■ Exercise aim ■
Write out all of the entries exactly as given.

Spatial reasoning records
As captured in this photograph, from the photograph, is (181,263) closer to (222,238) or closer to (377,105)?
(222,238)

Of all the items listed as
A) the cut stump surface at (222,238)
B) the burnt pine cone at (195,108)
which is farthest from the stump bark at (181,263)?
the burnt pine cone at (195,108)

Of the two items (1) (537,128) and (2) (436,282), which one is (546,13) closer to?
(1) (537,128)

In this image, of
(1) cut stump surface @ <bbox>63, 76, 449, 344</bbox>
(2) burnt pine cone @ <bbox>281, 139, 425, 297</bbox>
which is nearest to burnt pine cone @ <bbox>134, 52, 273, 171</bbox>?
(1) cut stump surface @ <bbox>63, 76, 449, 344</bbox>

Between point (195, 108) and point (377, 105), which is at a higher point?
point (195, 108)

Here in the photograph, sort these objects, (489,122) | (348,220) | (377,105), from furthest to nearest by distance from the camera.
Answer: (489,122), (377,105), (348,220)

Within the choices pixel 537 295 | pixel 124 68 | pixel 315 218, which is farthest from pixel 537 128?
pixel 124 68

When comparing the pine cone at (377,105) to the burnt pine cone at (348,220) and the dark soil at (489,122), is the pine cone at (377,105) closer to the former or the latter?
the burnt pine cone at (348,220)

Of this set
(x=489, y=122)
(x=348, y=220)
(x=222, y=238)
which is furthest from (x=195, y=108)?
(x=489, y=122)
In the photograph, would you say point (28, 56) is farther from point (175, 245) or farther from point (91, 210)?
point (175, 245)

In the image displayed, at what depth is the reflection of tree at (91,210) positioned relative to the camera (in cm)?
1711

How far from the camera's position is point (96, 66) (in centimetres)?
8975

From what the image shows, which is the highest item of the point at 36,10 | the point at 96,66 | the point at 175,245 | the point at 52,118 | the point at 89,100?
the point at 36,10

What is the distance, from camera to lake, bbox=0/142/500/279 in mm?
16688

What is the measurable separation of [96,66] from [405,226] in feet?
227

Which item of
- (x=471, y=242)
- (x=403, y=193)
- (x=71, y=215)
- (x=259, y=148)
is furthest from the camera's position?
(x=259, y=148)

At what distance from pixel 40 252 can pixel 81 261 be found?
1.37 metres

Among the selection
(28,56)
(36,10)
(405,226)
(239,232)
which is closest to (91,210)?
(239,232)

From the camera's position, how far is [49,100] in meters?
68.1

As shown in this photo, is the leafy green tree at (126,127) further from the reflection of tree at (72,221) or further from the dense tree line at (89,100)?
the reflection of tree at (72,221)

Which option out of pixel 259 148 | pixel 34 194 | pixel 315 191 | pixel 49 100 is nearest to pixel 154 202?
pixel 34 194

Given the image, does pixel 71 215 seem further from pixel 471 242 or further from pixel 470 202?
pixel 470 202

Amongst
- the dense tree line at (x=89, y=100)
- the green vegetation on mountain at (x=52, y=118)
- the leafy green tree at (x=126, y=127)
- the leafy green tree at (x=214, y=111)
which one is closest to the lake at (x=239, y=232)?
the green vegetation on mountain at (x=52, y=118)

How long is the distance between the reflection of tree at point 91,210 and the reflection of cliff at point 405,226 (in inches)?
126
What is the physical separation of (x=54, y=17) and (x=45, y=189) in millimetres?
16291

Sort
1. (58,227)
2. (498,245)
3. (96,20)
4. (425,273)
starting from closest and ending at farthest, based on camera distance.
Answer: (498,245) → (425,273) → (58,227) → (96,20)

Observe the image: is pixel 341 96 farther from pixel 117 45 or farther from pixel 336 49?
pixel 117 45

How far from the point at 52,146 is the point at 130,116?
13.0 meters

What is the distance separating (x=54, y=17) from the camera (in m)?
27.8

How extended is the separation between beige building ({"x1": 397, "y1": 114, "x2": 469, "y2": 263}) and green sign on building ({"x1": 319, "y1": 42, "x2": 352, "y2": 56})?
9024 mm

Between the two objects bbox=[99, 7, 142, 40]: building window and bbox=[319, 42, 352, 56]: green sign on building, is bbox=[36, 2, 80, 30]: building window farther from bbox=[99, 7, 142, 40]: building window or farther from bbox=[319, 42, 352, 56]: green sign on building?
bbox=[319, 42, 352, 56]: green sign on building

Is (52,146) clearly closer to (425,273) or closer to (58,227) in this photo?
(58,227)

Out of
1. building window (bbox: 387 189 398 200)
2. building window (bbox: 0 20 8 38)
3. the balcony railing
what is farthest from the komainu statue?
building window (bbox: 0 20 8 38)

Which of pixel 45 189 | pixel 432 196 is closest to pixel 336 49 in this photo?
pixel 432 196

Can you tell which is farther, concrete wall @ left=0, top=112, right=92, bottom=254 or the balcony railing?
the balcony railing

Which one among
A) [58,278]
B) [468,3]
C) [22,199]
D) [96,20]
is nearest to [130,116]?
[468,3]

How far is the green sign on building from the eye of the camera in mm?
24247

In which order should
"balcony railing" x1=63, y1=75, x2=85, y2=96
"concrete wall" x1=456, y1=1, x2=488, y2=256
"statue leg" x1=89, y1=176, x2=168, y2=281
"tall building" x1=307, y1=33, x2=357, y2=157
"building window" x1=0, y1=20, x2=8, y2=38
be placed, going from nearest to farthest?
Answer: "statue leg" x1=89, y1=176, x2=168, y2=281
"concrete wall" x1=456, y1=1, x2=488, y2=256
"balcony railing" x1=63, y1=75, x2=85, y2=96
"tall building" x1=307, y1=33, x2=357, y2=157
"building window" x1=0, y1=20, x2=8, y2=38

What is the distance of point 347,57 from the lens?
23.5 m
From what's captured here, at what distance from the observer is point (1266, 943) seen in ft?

■ Task result ■
As captured in this photograph, from the photograph, is (181,263) closer to (222,238) or closer to (377,105)?
(222,238)

Of all the items listed as
A) the cut stump surface at (222,238)
B) the burnt pine cone at (195,108)
which is farthest from the stump bark at (181,263)?
the burnt pine cone at (195,108)

Of the two items (1) (537,128) and (2) (436,282), which one is (546,13) closer to?
(1) (537,128)

In this image, of
(1) cut stump surface @ <bbox>63, 76, 449, 344</bbox>
(2) burnt pine cone @ <bbox>281, 139, 425, 297</bbox>
which is nearest to burnt pine cone @ <bbox>134, 52, 273, 171</bbox>?
(1) cut stump surface @ <bbox>63, 76, 449, 344</bbox>

Between point (195, 108) and point (377, 105), which is at a higher point?
point (195, 108)

Here in the photograph, sort these objects, (489,122) | (348,220) | (377,105), from furthest to nearest by distance from the camera.
Answer: (489,122), (377,105), (348,220)

Within the choices pixel 537 295 | pixel 124 68 | pixel 315 218, which is farthest from pixel 537 128?
pixel 124 68

When comparing the pine cone at (377,105) to the burnt pine cone at (348,220) and the dark soil at (489,122), is the pine cone at (377,105) closer to the former or the latter?
the burnt pine cone at (348,220)

Of this set
(x=489, y=122)
(x=348, y=220)
(x=222, y=238)
which is furthest from (x=195, y=108)?
(x=489, y=122)
In the photograph, would you say point (28, 56) is farther from point (175, 245) or farther from point (91, 210)?
point (175, 245)

In the image displayed, at what depth is the reflection of tree at (91,210) positioned relative to the camera (in cm)?
1711

How far from the camera's position is point (96, 66) (in centimetres)?
8975

From what the image shows, which is the highest item of the point at 36,10 | the point at 96,66 | the point at 175,245 | the point at 52,118 | the point at 89,100?
the point at 36,10

What is the distance, from camera to lake, bbox=0/142/500/279 in mm?
16688

What is the measurable separation of [96,66] from [405,226] in feet?
227

Which item of
- (x=471, y=242)
- (x=403, y=193)
- (x=71, y=215)
- (x=259, y=148)
is furthest from the camera's position?
(x=259, y=148)

At what distance from pixel 40 252 can pixel 81 261 be found?
1.37 metres

Among the selection
(28,56)
(36,10)
(405,226)
(239,232)
which is closest to (91,210)?
(239,232)

From the camera's position, how far is [49,100] in meters?
68.1

As shown in this photo, is the leafy green tree at (126,127) further from the reflection of tree at (72,221) or further from the dense tree line at (89,100)?
the reflection of tree at (72,221)

Which option out of pixel 259 148 | pixel 34 194 | pixel 315 191 | pixel 49 100 is nearest to pixel 154 202?
pixel 34 194

Given the image, does pixel 71 215 seem further from pixel 471 242 or further from pixel 470 202?
pixel 470 202

Amongst
- the dense tree line at (x=89, y=100)
- the green vegetation on mountain at (x=52, y=118)
- the leafy green tree at (x=126, y=127)
- the leafy green tree at (x=214, y=111)
which one is closest to the lake at (x=239, y=232)?
the green vegetation on mountain at (x=52, y=118)

How long is the distance between the reflection of tree at point 91,210 and the reflection of cliff at point 405,226 (in inches)?
126
What is the physical separation of (x=54, y=17) and (x=45, y=189) in millimetres?
16291

Sort
1. (58,227)
2. (498,245)
3. (96,20)
4. (425,273)
starting from closest and ending at farthest, based on camera distance.
Answer: (498,245) → (425,273) → (58,227) → (96,20)

Observe the image: is pixel 341 96 farther from pixel 117 45 or farther from pixel 336 49?
pixel 117 45

How far from the point at 52,146 is the point at 130,116?
13.0 meters

What is the distance separating (x=54, y=17) from the camera (in m)?
27.8

How extended is the separation between beige building ({"x1": 397, "y1": 114, "x2": 469, "y2": 263}) and green sign on building ({"x1": 319, "y1": 42, "x2": 352, "y2": 56})?
9024 mm

Between the two objects bbox=[99, 7, 142, 40]: building window and bbox=[319, 42, 352, 56]: green sign on building, is bbox=[36, 2, 80, 30]: building window farther from bbox=[99, 7, 142, 40]: building window or farther from bbox=[319, 42, 352, 56]: green sign on building?
bbox=[319, 42, 352, 56]: green sign on building

Is (52,146) clearly closer to (425,273) or closer to (58,227) in this photo?
(58,227)

Out of
1. building window (bbox: 387 189 398 200)
2. building window (bbox: 0 20 8 38)
3. the balcony railing
what is farthest from the komainu statue?
building window (bbox: 0 20 8 38)

Which of pixel 45 189 | pixel 432 196 is closest to pixel 336 49 in this photo?
pixel 432 196

Can you tell which is farther, concrete wall @ left=0, top=112, right=92, bottom=254 or the balcony railing?
the balcony railing

Which one among
A) [58,278]
B) [468,3]
C) [22,199]
D) [96,20]
is nearest to [130,116]?
[468,3]

How far is the green sign on building from the eye of the camera in mm?
24247

In which order should
"balcony railing" x1=63, y1=75, x2=85, y2=96
"concrete wall" x1=456, y1=1, x2=488, y2=256
"statue leg" x1=89, y1=176, x2=168, y2=281
"tall building" x1=307, y1=33, x2=357, y2=157
"building window" x1=0, y1=20, x2=8, y2=38
be placed, going from nearest to farthest?
Answer: "statue leg" x1=89, y1=176, x2=168, y2=281
"concrete wall" x1=456, y1=1, x2=488, y2=256
"balcony railing" x1=63, y1=75, x2=85, y2=96
"tall building" x1=307, y1=33, x2=357, y2=157
"building window" x1=0, y1=20, x2=8, y2=38

What is the distance of point 347,57 from the lens?
23.5 m
From what's captured here, at what distance from the observer is point (1266, 943) seen in ft?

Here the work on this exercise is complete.